◆ **YOUR TASK**: Every line of the material below needs to be copied exactly; omit the pictures.

◆ **SUPPLIED DATA**:
- Opening Delimiter -
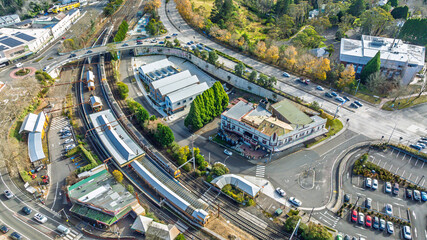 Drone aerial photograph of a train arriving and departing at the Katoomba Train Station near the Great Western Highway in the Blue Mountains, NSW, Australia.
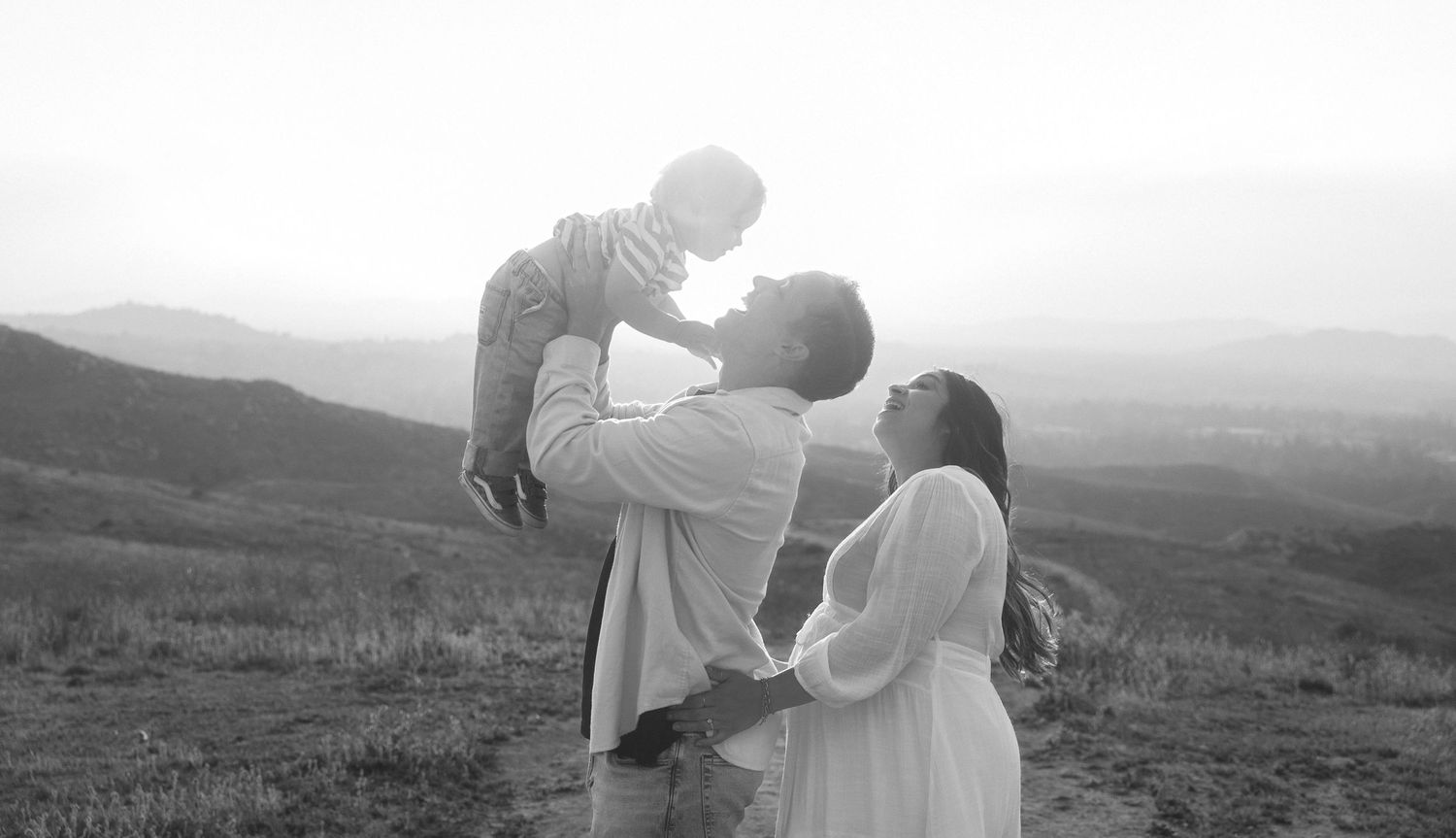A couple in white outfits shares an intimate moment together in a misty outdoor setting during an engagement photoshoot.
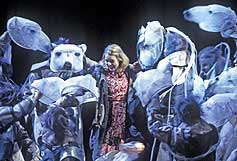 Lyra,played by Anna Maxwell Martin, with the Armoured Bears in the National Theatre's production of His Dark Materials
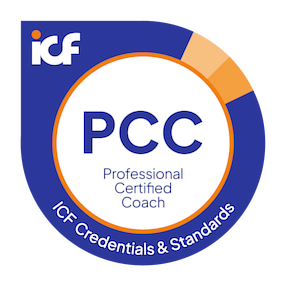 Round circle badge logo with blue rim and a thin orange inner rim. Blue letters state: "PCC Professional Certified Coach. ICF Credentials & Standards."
- Closing Delimiter -
◆ **RESPONSE**:
 Drone aerial photograph of a train arriving and departing at the Katoomba Train Station near the Great Western Highway in the Blue Mountains, NSW, Australia.
A couple in white outfits shares an intimate moment together in a misty outdoor setting during an engagement photoshoot.
 Lyra,played by Anna Maxwell Martin, with the Armoured Bears in the National Theatre's production of His Dark Materials
 Round circle badge logo with blue rim and a thin orange inner rim. Blue letters state: "PCC Professional Certified Coach. ICF Credentials & Standards."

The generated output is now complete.